Following the
assassination of Abraham Lincoln in April 1865, Vice President
Andrew Johnson, a
War Democrat from
Tennessee, was sworn in as president. Johnson had been elected
in November 1864 on the Union Party ticket with Lincoln, a
Republican, and, having been inaugurated in March 1865, had
served just over a month as vice president when he assumed the
presidency. The Civil War had recently ended, and the new chief
executive inherited the task of overseeing the Reconstruction
process of reintegrating the former Confederate states back into
the Union. Loyal state governments had already been established
by the Lincoln administration in Arkansas, Louisiana, Tennessee,
and Virginia (although none had been recognized by Congress).
The other seven states of the failed Confederacy—North Carolina,
South Carolina, Georgia, Florida, Alabama, Mississippi, and
Texas—had yet to undergo the process.
On May 29, 1865, President Johnson announced his
Reconstruction plan and began implementing it during the summer
of 1865 when Congress was in recess. He offered general amnesty
to all who would take an oath of future loyalty to the Union and
agree to accept all laws and proclamations issued during the
Civil War emancipating slaves. He appointed temporary
governors, authorizing them to call constitutional conventions
in their respective states. The president allowed most of those
who had been eligible voters in 1860 (a qualification that
excluded blacks) to participate in elections for delegates to
state constitutional conventions and, subsequently, for state
and federal office-holders. However, he withheld political
rights from high-ranking Confederate officials and men of wealth
(worth over $20,000) until they personally petitioned the
president for individual pardons. The cover of the
October 14, 1865 issue of Harper’s Weekly showed a
roomful of former Confederates seeking pardons from the
president.
******
◆ Stated goal a ◆
Repeat word for word the part of the Reconstruction passage that opens with the words containing "The other seven" and closes with "undergo the process.".
The Reconstruction passage and the entries that follow it come from unrelated sources.
******
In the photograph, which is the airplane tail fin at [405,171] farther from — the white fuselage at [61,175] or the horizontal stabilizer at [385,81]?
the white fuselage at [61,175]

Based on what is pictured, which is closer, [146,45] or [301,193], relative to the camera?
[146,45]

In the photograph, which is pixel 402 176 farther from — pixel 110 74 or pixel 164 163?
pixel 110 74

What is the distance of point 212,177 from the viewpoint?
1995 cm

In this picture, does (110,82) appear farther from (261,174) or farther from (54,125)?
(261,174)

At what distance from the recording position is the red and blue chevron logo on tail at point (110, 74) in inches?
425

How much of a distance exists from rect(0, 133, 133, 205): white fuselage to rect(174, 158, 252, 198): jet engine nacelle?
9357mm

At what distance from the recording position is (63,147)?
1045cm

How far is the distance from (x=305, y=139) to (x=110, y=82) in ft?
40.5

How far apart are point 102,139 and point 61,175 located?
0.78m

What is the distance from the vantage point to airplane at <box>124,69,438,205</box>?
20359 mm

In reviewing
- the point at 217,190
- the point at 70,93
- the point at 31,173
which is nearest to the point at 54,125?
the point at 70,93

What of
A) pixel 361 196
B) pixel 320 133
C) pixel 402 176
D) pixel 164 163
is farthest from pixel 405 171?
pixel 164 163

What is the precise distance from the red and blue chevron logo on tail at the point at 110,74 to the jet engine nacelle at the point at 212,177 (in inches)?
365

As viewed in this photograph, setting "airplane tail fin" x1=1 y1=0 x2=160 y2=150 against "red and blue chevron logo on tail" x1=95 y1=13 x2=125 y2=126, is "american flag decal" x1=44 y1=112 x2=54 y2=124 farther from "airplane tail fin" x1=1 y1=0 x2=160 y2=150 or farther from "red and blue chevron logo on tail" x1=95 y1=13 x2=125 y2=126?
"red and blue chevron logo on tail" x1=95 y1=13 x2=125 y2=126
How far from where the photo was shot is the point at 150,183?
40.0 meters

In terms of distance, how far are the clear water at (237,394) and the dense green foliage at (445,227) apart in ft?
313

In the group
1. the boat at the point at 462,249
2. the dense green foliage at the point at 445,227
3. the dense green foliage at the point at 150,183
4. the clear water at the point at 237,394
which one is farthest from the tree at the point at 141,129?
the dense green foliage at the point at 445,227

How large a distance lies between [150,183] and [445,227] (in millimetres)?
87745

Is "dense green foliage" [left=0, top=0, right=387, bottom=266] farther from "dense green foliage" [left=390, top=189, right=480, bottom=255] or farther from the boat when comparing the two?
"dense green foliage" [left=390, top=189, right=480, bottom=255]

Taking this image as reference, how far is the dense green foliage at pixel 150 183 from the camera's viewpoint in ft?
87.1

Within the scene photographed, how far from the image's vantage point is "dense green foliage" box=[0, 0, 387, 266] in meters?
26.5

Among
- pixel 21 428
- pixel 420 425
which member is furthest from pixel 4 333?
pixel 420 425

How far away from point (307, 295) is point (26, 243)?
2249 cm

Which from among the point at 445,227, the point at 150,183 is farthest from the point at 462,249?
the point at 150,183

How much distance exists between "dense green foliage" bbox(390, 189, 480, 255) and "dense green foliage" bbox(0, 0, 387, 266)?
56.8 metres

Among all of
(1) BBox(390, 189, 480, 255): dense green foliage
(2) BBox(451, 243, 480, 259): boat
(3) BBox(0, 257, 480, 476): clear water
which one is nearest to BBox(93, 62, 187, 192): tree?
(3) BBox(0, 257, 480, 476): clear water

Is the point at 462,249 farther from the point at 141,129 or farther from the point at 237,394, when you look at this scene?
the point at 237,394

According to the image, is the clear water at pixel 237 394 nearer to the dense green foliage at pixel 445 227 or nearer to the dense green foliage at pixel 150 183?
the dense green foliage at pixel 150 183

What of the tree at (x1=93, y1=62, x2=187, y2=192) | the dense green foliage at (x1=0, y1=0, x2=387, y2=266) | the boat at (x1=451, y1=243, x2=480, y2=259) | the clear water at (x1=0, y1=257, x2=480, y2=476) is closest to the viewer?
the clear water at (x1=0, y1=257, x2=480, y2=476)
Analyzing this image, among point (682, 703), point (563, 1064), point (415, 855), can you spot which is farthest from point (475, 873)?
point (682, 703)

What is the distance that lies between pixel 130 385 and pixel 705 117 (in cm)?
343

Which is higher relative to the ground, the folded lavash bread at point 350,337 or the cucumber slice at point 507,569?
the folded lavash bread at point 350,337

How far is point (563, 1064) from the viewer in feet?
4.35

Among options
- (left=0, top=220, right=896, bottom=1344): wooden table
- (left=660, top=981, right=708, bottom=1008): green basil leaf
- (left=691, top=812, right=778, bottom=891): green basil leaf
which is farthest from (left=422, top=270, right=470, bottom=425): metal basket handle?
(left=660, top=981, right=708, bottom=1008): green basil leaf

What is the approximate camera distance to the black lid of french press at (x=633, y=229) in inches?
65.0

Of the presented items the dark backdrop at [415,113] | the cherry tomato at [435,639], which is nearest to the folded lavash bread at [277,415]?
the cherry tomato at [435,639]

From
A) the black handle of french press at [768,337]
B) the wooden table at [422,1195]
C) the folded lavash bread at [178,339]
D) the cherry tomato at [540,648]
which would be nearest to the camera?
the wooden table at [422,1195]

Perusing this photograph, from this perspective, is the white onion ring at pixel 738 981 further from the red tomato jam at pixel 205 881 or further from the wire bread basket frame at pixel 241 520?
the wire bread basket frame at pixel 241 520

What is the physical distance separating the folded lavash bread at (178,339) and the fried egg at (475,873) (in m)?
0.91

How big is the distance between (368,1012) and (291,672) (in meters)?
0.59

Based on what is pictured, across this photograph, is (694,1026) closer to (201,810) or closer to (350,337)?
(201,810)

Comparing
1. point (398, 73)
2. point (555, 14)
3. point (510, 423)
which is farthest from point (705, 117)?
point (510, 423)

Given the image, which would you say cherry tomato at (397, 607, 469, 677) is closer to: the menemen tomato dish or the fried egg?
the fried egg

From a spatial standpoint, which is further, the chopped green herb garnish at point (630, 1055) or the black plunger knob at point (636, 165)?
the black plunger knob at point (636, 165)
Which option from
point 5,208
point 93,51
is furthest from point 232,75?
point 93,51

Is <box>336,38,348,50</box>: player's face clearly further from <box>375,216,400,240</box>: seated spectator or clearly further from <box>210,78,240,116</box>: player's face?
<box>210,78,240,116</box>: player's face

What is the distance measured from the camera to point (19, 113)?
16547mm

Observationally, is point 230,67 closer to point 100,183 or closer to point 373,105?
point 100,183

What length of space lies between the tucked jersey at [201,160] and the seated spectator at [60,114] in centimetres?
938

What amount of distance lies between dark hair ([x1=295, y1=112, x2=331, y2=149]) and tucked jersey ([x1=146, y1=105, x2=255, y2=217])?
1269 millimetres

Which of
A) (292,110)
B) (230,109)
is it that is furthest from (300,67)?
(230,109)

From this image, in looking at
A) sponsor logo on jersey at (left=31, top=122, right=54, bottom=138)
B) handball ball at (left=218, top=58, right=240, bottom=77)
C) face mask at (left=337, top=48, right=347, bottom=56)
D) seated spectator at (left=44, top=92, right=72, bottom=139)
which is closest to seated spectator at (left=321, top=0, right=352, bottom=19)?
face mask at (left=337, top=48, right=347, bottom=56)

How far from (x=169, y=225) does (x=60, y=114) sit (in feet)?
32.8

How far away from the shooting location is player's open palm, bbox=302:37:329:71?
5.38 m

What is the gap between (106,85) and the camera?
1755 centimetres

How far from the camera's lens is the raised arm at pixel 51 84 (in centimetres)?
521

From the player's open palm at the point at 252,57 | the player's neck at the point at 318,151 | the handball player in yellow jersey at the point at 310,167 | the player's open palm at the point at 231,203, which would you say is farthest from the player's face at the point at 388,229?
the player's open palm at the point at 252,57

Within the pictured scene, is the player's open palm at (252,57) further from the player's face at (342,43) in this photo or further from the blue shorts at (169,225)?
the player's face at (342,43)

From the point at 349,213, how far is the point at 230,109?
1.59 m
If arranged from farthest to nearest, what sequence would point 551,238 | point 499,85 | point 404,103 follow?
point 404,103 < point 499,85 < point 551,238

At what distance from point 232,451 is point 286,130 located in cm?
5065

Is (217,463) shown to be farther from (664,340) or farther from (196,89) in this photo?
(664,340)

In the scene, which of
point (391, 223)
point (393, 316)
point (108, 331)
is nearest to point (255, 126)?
******
◆ Stated goal b ◆
Can you reproduce, word for word, the entries from the line containing "Is (217,463) shown" through the last of the entries, including both ends?

◆ Solution a ◆
The other seven states of the failed Confederacy—North Carolina,
South Carolina, Georgia, Florida, Alabama, Mississippi, and
Texas—had yet to undergo the process.

◆ Solution b ◆
Is (217,463) shown to be farther from (664,340) or farther from (196,89) in this photo?
(664,340)

In the scene, which of
point (391, 223)
point (393, 316)
point (108, 331)
is nearest to point (255, 126)?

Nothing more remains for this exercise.